DOCUMENT EXCERPT:

Ottawa’s directive to immediately return from international travel has left snowbirds grappling with whether to enter self-isolation in Canada or stay in sunnier climes.
The government’s strong suggestion came over the weekend as some countries closed their borders in an effort to stop COVID-19’s march across the globe, raising the possibility that Canadians could get stuck abroad. The feds also called on everyone returning from abroad to stay in isolation for weeks.
But not all travellers were following the advice, including Alycin Hayes, who traded Ontario’s whiplash winter for the warmth of Gainesville, Fla. She said she’s not planning on returning immediately.
“I’m taking it one day at a time,” she said by phone on Sunday, noting that she’s far more comfortable in Florida.
“I have a place to stay,” she said. “My place in Canada is not very comfortable to live in right now. I think I’m better off to stay here, especially when there’s so much traffic.”
She said her house in Canada is poorly stocked, and her situation there would be uncertain.
“But people in Florida are used to hurricanes so one generally has a stockpile of a bit of canned goods and things anyway,” Hayes said.
For now, Hayes said she plans on staying home and going out only when needed, such as to the pharmacy or grocery store.
But even the Canadian Snowbird Association was preparing its members for an imminent return.
“As snowbirds make their preparations to return home to Canada, it is important that they heed the advice of public health officials regarding coronavirus disease,” the group said on its website.

INFORMATION SHOWN:
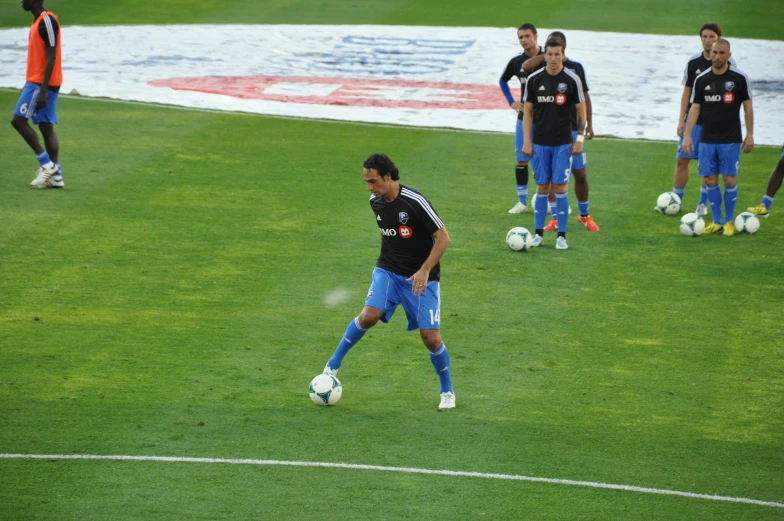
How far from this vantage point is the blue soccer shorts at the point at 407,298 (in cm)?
848

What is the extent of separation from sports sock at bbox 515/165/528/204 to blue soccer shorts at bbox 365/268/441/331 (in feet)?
21.1

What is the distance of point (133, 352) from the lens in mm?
9773

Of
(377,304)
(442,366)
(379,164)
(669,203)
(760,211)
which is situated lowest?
(760,211)

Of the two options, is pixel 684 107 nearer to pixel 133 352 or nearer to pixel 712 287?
pixel 712 287

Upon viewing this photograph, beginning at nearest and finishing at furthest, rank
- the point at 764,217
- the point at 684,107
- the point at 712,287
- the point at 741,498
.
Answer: the point at 741,498
the point at 712,287
the point at 684,107
the point at 764,217

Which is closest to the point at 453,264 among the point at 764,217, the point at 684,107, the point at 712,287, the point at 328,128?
the point at 712,287

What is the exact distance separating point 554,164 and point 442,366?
5.27m

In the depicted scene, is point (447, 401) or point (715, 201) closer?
point (447, 401)

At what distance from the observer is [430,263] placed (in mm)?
8258

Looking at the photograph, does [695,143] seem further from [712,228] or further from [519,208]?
[519,208]

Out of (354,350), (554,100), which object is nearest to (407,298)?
(354,350)

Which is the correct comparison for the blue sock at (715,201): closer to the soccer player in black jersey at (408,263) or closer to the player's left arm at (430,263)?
the soccer player in black jersey at (408,263)

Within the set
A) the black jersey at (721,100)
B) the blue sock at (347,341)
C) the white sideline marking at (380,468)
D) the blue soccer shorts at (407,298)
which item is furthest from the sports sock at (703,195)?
the white sideline marking at (380,468)

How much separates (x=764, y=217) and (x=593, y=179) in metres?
2.93
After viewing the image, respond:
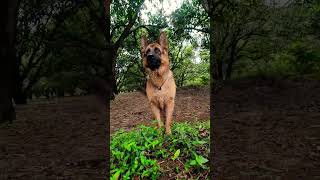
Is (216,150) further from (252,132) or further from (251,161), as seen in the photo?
(252,132)

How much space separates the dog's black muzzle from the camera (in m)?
4.72

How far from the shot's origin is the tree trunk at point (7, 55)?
14.5 metres

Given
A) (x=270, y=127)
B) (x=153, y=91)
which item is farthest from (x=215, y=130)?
(x=153, y=91)

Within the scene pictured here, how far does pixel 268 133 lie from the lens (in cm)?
1114

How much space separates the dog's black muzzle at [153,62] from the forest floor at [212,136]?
3.43 feet

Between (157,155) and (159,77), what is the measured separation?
1675mm

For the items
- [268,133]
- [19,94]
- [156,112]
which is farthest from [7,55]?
[156,112]

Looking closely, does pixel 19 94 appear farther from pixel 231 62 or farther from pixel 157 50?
pixel 157 50

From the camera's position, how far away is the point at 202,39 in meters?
16.3

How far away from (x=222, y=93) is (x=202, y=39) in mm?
3368

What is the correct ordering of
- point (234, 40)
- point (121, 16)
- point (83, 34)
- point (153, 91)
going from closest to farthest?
point (153, 91) < point (121, 16) < point (83, 34) < point (234, 40)

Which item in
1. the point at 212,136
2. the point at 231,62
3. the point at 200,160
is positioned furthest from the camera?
the point at 231,62

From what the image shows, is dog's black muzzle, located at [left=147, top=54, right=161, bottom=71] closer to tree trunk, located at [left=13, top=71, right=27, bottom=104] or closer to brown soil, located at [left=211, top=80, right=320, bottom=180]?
brown soil, located at [left=211, top=80, right=320, bottom=180]

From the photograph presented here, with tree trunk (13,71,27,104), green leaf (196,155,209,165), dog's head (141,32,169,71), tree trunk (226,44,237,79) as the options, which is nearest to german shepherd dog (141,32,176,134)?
dog's head (141,32,169,71)
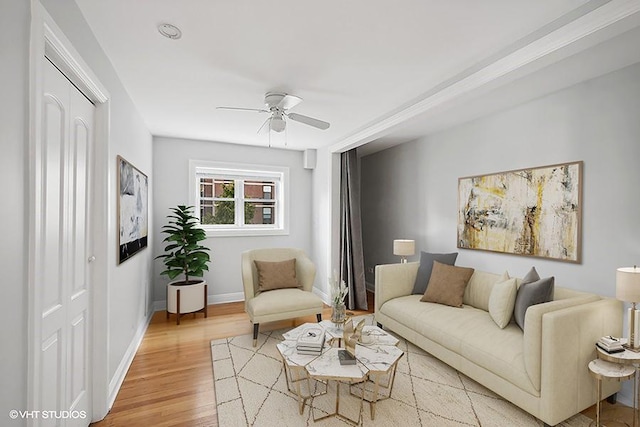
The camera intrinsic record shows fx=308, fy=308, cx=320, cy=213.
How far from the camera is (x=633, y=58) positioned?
2.23 metres

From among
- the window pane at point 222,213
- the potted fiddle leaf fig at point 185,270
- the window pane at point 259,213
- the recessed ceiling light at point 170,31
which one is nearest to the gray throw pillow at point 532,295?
the recessed ceiling light at point 170,31

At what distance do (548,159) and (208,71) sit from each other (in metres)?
3.14

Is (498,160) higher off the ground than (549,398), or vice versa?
(498,160)

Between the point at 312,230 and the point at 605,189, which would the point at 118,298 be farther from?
the point at 605,189

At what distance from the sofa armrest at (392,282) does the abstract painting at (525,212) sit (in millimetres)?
819

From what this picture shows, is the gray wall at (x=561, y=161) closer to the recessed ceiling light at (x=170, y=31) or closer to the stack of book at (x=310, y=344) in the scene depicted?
the stack of book at (x=310, y=344)

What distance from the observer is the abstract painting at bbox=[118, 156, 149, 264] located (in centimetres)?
254

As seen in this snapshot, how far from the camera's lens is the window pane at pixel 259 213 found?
5.11 m

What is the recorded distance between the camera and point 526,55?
1.96 meters

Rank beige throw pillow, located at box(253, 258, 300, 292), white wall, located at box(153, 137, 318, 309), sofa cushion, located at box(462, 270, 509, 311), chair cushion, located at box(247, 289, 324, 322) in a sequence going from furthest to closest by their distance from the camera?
white wall, located at box(153, 137, 318, 309), beige throw pillow, located at box(253, 258, 300, 292), chair cushion, located at box(247, 289, 324, 322), sofa cushion, located at box(462, 270, 509, 311)

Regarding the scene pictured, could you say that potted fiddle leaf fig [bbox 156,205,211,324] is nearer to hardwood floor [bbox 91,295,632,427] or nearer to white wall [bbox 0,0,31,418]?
hardwood floor [bbox 91,295,632,427]

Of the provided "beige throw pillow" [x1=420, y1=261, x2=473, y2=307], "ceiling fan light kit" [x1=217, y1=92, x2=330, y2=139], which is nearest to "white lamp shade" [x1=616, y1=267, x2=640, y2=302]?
"beige throw pillow" [x1=420, y1=261, x2=473, y2=307]

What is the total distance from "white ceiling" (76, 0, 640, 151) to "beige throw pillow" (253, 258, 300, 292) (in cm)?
183

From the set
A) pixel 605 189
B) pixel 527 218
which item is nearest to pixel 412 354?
pixel 527 218
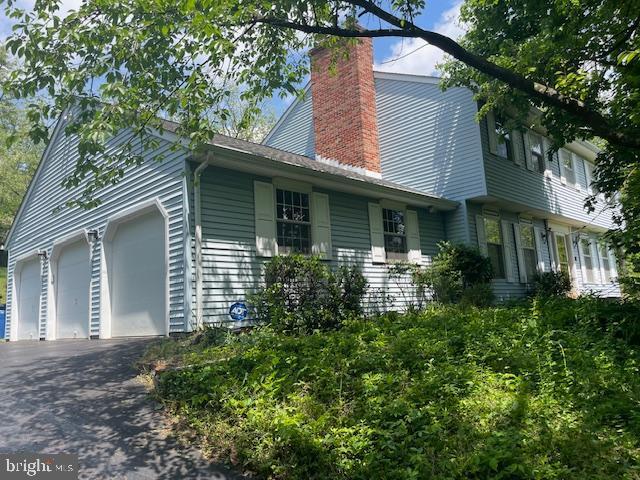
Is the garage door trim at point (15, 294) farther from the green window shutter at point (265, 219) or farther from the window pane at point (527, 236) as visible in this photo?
the window pane at point (527, 236)

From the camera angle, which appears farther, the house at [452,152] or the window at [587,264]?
the window at [587,264]

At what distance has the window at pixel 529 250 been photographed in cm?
1566

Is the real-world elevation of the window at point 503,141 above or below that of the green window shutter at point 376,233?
above

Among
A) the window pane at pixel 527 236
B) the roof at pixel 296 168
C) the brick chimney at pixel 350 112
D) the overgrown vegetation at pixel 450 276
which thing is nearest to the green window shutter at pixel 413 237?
the overgrown vegetation at pixel 450 276

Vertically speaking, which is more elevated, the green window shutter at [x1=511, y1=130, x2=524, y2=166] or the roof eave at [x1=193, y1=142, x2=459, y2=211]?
the green window shutter at [x1=511, y1=130, x2=524, y2=166]

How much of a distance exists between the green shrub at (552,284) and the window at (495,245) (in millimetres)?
1502

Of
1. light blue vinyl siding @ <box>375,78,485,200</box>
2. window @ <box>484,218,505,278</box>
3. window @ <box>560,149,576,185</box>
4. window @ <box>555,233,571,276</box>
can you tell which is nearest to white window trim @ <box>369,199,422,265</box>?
light blue vinyl siding @ <box>375,78,485,200</box>

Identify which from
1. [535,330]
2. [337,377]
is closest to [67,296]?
[337,377]

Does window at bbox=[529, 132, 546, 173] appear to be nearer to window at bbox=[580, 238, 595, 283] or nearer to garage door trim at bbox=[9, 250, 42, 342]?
window at bbox=[580, 238, 595, 283]

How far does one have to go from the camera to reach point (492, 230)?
14555 millimetres

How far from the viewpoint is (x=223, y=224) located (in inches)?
344

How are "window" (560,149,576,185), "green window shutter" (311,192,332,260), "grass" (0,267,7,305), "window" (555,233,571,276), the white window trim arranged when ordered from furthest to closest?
1. "grass" (0,267,7,305)
2. "window" (560,149,576,185)
3. "window" (555,233,571,276)
4. the white window trim
5. "green window shutter" (311,192,332,260)

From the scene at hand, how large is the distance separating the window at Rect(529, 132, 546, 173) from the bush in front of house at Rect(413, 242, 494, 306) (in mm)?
6025

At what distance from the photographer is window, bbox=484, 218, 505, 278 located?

WORK INSTRUCTIONS:
Write out the part of the snowbirds article above that starts with the words "The government’s strong" and ends after "isolation for weeks.", word for word.

SOLUTION TO THIS TASK:
The government’s strong suggestion came over the weekend as some countries closed their borders in an effort to stop COVID-19’s march across the globe, raising the possibility that Canadians could get stuck abroad. The feds also called on everyone returning from abroad to stay in isolation for weeks.